The President is holding true to his promise two years ago – to ultimately destroy the Islamic State. They began by focusing on degrading their capabilities and stealing their momentum. Much of Iraq has been liberated, and the Islamic State was never close to taking Baghdad, the heartbeat of Iraq. Since then a war has raged against ISIL by both and Iraqi and Kurdish forces throughout Iraq. Stemming from Baghdad, they’ve pushed north and spread their influence forcing ISIL to fall back ultimately. They’ve fallen back to one of their most potent strongholds – Mosul. The final act of ISIL in Iraq is playing out, right now.
Already, the action in surrounding villages leading to Mosul is intensifying. U.S. command and control in Irbil are sitting by and watching, assessing the situation. It’s possible this fight could require more of the West. If so, the dilemma is that any Western ground presence might be intertwined with Iranian and Hezbollah forces. We aren’t likely to see a no-fly zone in Syria, or any real action against Assad until ISIL isn’t a primary figure in this quagmire. Under the reality, we can’t fight two parallel wars where actors cross over in the same space. It’s already difficult to delineate a difference in the two efforts.

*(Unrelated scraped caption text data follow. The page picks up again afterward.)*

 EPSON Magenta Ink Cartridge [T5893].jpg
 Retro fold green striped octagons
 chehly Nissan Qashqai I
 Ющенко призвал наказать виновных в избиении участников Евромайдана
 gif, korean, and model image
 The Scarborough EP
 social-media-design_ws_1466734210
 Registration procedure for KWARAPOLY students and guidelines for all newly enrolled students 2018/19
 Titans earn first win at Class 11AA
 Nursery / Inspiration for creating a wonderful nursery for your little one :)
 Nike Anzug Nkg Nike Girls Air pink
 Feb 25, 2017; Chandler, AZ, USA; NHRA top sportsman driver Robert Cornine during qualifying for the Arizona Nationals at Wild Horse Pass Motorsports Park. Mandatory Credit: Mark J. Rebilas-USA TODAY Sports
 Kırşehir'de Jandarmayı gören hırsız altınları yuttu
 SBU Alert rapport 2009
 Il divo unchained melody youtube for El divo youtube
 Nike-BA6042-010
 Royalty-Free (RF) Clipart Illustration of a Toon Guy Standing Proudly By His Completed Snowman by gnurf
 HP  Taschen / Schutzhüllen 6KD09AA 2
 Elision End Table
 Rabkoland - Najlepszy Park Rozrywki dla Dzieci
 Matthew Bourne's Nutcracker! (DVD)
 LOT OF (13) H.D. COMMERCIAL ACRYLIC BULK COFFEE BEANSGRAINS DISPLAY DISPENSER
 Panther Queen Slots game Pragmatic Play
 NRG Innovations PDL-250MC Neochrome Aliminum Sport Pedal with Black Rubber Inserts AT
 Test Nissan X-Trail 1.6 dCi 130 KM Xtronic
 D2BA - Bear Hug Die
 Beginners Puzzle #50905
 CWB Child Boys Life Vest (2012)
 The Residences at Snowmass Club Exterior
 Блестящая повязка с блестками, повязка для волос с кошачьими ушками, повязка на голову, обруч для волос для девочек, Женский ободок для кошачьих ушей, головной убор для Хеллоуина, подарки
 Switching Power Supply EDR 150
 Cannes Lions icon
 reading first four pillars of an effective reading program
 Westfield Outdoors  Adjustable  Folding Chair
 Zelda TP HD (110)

The next administration’s foreign policy wonks and existing military brass are probably hopeful that ISIL will be significantly downgraded by next year. That way whoever is next can deal with the short-term relief of whatever a safe zone looks like – and however they choose to deal with Assad. But, there’s no doubt the wheels are moving – towards a larger more final anti-Assad game plan. It looks increasingly like it means American SOF on the ground, probably with Western coalition partners. The debate will be with Russia – over who is and is not a terrorist as their primary battle is an existential one to combat terror. As ours is – but we’ve gotten lost in the humanitarian and principle-based standoff with Assad. Mosul falling is critical for the Iraqis – who we do owe some solidarity. They’ve undergone a devastating war and unlike our efforts in Syria – we can’t walk away from them if we chose.